Using the formulas: s = [tex] \frac{1}{2} \alpha t^2 [/tex]

v = [tex] \frac{d}{t} [/tex]
a = [tex] \frac{v}{t} [/tex]​

When we divide distance "s" by time we get velocity:

v = [tex] \frac{\frac{1}{2} \alpha t^2}{t} [/tex] = [tex] \frac{1}{2} \alpha t [/tex]
​

When we divide velocity "v" by time we get acceleration:

a = [tex] \frac{\frac{1}{2} \alpha t}{t} [/tex] = [tex] \frac{1}{2} \alpha [/tex]​

½a ≠ a

​

 

[Khashishi]

You need to use calculus here. The instantaneous velocity is not the same as the average velocity.

 

[Phys_Boi]

You need to use calculus here. The instantaneous velocity is not the same as the average velocity.

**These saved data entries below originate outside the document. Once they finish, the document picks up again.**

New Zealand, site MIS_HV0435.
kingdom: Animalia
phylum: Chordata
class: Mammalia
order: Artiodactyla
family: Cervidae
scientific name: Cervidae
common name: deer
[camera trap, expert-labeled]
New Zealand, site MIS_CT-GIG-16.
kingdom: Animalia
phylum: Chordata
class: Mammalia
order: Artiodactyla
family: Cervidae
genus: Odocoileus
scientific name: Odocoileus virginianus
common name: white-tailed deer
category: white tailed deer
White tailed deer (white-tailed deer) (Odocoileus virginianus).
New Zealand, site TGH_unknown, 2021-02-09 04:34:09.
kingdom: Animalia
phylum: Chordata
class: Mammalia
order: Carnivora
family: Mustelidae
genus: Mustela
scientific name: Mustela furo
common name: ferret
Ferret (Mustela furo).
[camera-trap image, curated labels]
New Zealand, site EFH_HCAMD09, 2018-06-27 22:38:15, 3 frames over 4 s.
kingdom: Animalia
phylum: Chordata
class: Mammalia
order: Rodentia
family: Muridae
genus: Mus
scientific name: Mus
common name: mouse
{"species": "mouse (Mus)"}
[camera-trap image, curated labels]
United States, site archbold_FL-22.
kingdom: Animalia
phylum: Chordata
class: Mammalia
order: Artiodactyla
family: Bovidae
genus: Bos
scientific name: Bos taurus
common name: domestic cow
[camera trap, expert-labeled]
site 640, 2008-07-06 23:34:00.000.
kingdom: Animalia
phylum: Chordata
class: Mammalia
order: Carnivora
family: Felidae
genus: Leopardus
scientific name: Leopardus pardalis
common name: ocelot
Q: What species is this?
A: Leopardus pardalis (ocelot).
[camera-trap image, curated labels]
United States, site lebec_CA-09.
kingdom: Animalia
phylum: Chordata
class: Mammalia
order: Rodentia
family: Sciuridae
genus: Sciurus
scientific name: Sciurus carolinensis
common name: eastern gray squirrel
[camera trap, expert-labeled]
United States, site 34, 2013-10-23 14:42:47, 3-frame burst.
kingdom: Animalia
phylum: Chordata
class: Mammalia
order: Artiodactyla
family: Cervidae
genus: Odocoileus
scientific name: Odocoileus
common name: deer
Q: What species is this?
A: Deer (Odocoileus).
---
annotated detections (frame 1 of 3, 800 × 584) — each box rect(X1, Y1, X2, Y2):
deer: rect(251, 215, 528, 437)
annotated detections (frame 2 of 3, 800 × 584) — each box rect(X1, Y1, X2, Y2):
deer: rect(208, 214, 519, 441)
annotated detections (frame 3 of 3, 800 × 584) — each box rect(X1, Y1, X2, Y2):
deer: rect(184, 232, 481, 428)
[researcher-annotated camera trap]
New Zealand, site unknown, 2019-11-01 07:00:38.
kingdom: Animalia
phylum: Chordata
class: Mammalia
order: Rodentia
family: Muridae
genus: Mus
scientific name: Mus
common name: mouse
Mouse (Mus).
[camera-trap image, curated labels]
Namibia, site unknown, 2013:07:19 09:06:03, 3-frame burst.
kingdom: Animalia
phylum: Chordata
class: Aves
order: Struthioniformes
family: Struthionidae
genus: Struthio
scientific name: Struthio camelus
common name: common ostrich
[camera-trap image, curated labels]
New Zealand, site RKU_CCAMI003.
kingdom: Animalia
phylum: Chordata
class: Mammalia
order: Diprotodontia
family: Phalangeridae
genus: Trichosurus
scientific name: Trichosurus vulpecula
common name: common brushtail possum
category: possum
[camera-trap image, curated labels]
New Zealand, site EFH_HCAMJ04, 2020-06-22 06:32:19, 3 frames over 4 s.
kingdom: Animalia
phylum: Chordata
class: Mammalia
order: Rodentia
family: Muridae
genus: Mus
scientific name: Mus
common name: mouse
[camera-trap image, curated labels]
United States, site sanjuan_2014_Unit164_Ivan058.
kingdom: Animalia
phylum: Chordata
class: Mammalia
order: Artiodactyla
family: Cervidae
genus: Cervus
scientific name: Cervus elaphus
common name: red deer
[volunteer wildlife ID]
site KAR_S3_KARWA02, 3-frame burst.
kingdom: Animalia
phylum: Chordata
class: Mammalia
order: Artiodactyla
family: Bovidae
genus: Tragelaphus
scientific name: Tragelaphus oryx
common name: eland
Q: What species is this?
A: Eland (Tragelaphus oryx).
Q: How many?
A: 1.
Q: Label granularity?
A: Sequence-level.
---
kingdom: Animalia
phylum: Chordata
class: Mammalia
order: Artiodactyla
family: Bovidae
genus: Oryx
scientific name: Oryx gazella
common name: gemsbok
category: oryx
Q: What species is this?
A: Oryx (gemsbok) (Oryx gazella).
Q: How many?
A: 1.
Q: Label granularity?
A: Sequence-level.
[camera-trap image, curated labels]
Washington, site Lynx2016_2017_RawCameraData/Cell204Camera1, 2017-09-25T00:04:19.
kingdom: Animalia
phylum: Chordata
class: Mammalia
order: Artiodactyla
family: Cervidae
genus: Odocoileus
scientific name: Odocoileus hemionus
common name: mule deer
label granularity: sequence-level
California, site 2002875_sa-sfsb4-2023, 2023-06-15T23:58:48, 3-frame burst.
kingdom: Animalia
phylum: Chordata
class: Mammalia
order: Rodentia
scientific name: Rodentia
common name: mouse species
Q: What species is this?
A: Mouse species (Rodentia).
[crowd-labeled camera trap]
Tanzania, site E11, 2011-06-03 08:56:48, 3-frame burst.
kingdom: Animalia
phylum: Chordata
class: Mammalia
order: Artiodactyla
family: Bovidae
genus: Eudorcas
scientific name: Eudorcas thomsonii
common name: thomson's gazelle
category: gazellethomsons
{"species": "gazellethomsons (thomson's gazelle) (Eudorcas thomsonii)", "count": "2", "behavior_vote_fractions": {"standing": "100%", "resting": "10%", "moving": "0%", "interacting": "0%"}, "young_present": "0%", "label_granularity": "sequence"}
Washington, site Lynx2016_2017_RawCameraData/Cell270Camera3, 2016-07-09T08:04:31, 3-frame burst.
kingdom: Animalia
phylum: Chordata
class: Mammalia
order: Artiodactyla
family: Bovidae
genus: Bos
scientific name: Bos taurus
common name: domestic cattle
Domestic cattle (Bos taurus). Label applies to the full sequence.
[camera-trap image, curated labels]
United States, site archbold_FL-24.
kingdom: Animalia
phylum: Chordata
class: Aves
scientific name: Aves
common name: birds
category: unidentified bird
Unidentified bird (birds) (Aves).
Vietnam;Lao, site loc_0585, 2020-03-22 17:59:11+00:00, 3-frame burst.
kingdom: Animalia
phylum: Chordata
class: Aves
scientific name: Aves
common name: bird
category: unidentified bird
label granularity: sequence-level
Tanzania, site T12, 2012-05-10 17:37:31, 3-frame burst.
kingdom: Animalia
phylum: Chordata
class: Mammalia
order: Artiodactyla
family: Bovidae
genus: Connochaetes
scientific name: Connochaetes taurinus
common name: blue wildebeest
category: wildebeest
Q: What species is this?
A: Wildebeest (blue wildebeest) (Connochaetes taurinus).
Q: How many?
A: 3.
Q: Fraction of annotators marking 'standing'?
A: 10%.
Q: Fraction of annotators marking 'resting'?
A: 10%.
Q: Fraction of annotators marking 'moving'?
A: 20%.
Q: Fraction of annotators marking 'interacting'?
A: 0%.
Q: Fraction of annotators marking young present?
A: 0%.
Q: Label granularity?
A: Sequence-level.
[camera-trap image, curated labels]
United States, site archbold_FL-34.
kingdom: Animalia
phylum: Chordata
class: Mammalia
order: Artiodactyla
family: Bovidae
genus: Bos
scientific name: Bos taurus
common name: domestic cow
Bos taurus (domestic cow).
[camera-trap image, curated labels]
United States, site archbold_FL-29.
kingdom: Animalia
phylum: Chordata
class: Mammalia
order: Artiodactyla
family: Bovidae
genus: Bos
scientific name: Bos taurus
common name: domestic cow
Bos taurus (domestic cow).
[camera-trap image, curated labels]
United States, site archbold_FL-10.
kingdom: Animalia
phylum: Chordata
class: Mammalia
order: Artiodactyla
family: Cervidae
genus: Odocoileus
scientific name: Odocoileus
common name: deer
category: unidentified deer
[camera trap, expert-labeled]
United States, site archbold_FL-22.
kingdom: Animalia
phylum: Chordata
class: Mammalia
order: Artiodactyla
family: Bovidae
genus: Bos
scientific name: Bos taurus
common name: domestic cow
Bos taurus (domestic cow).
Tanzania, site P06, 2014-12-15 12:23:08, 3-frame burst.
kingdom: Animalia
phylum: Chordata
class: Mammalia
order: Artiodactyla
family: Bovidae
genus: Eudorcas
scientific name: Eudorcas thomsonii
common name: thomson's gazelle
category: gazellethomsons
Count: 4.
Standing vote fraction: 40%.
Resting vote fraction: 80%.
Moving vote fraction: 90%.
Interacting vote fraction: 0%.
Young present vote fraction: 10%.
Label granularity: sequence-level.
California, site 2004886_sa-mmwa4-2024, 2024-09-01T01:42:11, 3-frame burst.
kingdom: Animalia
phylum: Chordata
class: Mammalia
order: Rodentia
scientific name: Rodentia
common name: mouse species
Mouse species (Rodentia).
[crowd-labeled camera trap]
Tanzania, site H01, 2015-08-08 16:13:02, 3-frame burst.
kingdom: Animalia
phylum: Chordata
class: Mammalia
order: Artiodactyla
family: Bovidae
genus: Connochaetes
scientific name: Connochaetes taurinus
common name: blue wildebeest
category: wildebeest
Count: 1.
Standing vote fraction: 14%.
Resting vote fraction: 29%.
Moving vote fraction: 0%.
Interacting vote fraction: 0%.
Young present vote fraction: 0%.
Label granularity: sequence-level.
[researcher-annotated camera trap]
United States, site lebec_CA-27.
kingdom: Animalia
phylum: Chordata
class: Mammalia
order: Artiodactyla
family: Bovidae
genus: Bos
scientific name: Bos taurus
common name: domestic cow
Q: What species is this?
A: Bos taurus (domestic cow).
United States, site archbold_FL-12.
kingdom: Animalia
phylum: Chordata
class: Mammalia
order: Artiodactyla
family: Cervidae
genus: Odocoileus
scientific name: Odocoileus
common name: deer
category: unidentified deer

So the velocity = the derivative with respect of time of acceleration?

 

[Khashishi]

You got that backwards. Acceleration is derivative of velocity wrt time

 

[Phys_Boi]

You got that backwards. Acceleration is derivative of velocity wrt time

So does that make v = ∫a ?

 

[Khashishi]

yeah, plus an integration constant

 

[Phys_Boi]

yeah, plus an integration constant

Thank you.

 

[russ_watters]

Note that under constant acceleration, the calculus is easy and you can probably even see without calculus that the average speed under a linear acceleration is half the final speed.